Reputation: 3318
Say I have data on a table as such:
id | other_id | category | amount
--------------------------------
1 | abc | widget | 100
2 | abc | widget | 200
3 | def | widget | 100
4 | ghi | gadget | 100
5 | ghi | gadget | 100
6 | jkl | gadget | 100
7 | jkl | gadget | 100
I want to query this table to return
(other_id, category, sum_of_amount)
where sum_of_amount
is the sum of the amount
column over the all rows in the same other_id
. In addition to this, I want to exclude the tuples where the combination of category
and sum_of_amount
are NOT unique. So the query should return tuples:
(abc, widget, 300)
(def, widget, 100)
and not any of the gadget
rows because the combination (gadget, 200)
is not unique.
So far, I have this:
with session_scope() as db_session:
query = db_session.query(
ModelClass.other_id,
ModelClass.category,
label('sum_of_amount', func.sum(ModelClass.amount))
).group_by(
ModelClass.other_id,
ModelClass.category
)
This query is not filtering anything out. I think I need to use distinct somehow but I can't figure out.
Upvotes: 1
Views: 3018
Reputation: 1157
You can generate the result set of (ohter_id, category, sum_of_amount)
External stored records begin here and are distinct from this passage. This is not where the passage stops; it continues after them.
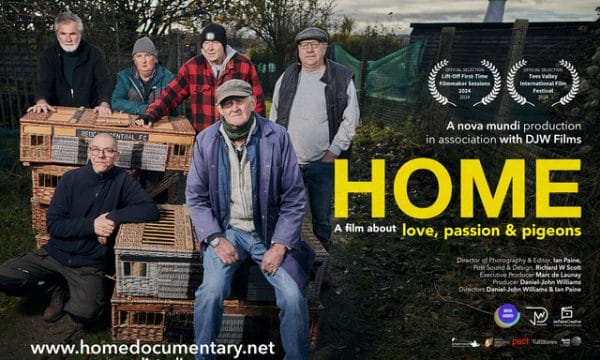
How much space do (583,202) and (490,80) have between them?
13.1ft

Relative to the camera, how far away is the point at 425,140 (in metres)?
8.97

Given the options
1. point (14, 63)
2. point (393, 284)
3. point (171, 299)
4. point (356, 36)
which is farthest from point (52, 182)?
point (356, 36)

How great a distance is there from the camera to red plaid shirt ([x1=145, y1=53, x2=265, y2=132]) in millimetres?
4773

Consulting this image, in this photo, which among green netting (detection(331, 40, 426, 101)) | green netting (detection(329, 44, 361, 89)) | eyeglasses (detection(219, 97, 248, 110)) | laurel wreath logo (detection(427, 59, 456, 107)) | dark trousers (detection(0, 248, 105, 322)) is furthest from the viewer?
green netting (detection(329, 44, 361, 89))

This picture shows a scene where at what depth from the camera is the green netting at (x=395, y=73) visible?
1141 cm

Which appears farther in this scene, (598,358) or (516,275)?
(516,275)

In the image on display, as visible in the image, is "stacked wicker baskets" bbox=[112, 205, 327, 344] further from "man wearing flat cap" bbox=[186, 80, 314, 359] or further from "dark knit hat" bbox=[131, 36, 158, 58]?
"dark knit hat" bbox=[131, 36, 158, 58]

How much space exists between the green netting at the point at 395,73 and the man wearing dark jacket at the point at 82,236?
7.96m

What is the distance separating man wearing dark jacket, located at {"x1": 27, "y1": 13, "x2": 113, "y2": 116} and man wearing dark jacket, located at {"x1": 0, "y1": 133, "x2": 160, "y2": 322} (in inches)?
34.2

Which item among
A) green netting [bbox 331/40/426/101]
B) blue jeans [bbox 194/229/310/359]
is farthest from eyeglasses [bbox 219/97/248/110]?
green netting [bbox 331/40/426/101]

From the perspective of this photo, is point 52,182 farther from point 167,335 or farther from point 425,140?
point 425,140

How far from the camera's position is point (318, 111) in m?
Answer: 4.52

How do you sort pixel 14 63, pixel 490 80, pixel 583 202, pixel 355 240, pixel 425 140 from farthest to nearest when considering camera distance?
pixel 425 140, pixel 490 80, pixel 14 63, pixel 355 240, pixel 583 202

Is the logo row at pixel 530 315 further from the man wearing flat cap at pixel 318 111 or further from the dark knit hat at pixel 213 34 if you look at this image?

with the query as you noted::
=# SELECT other_id, category, SUM(amount) AS sum_of_amount
FROM test
GROUP BY other_id, category;
other_id │ category │ sum_of_amount
──────────┼──────────┼───────────────
abc │ widget │ 300
ghi │ gadget │ 200
jkl │ gadget │ 200
def │ widget │ 100
(4 rows)
And then, you have to exclude rows whose (category, sum_of_amount)
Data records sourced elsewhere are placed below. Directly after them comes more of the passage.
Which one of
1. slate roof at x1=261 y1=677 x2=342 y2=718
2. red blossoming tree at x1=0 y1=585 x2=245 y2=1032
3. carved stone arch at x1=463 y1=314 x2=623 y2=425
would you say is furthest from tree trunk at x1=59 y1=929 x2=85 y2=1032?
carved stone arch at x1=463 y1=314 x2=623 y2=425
are not unique. In above result set to determine every rows' uniqueness, you can add new column containing the number of rows having same (category, sum_of_amount)
like below:
=# SELECT other_id, category, SUM(amount) AS sum_of_amount,
COUNT(*) OVER (PARTITION BY category, SUM(amount)) AS duplicates
FROM test
GROUP BY other_id, category;
other_id │ category │ sum_of_amount │ duplicates
──────────┼──────────┼───────────────┼───────
ghi │ gadget │ 200 │ 2
jkl │ gadget │ 200 │ 2
def │ widget │ 100 │ 1
abc │ widget │ 300 │ 1
(4 rows)
As you can see in above demonstration, you have determinants in the hands. Now you can generate the result set that you want to find by adding WHERE
clause using the duplicates
column. Since window functions(the OVER
part of duplicates
column) are not allowed in WHERE clauses and we have to evaluate the result of window function after sums of amounts have calculated, we have to use subquery.
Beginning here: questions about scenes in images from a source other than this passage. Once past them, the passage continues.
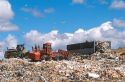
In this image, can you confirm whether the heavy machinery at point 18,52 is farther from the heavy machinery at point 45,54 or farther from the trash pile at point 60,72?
the trash pile at point 60,72

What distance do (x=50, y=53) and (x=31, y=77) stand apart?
12672 millimetres

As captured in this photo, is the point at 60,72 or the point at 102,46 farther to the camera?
the point at 102,46

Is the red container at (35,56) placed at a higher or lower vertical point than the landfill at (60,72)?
higher

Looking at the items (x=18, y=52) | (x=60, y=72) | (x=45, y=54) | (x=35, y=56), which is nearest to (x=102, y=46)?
(x=18, y=52)

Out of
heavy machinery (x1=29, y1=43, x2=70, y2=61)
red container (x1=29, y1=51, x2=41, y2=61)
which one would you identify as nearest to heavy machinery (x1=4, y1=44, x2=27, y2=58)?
heavy machinery (x1=29, y1=43, x2=70, y2=61)

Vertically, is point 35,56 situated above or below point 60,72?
above

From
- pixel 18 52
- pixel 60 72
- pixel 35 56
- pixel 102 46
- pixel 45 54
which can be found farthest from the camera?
pixel 18 52

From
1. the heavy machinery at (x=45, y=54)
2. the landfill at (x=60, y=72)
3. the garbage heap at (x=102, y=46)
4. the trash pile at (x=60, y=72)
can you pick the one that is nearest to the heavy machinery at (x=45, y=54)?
the heavy machinery at (x=45, y=54)

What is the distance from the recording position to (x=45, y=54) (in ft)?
147

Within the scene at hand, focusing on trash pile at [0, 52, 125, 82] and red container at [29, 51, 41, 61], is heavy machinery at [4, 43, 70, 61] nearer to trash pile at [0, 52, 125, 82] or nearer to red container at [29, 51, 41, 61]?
red container at [29, 51, 41, 61]

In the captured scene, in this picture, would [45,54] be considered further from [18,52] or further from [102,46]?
[102,46]

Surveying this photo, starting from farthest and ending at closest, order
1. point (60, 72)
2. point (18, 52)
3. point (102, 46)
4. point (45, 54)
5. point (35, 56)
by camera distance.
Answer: point (18, 52)
point (102, 46)
point (45, 54)
point (35, 56)
point (60, 72)

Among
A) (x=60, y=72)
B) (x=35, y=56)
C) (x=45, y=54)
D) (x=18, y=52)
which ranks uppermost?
(x=18, y=52)

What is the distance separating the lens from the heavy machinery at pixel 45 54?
141ft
=# SELECT other_id, category, sum_of_amount
FROM (
SELECT other_id, category, SUM(amount) AS sum_of_amount,
COUNT(*) OVER (PARTITION BY category, SUM(amount)) AS duplicates
FROM test
GROUP BY other_id, category
) d
WHERE duplicates = 1
ORDER BY other_id, category;
other_id │ category │ sum_of_amount
──────────┼──────────┼───────────────
abc │ widget │ 300
def │ widget │ 100
(2 rows)
SQLAlchemy query expression of above SQL could be:
from sqlalchemy import func, over
sum_of_amount = label('sum_of_amount', func.sum(ModelClass.amount))
duplicates = over(func.count('*'),
partition_by=(ModelClass.category, sum_of_amount))
query = db_session.query(
ModelClass.other_id,
ModelClass.category,
sum_of_amount,
duplicates,
).group_by(
ModelClass.other_id,
ModelClass.category
).from_self(
ModelClass.other_id,
ModelClass.category,
sum_of_amount
).filter(duplicates == 1)
Upvotes: 2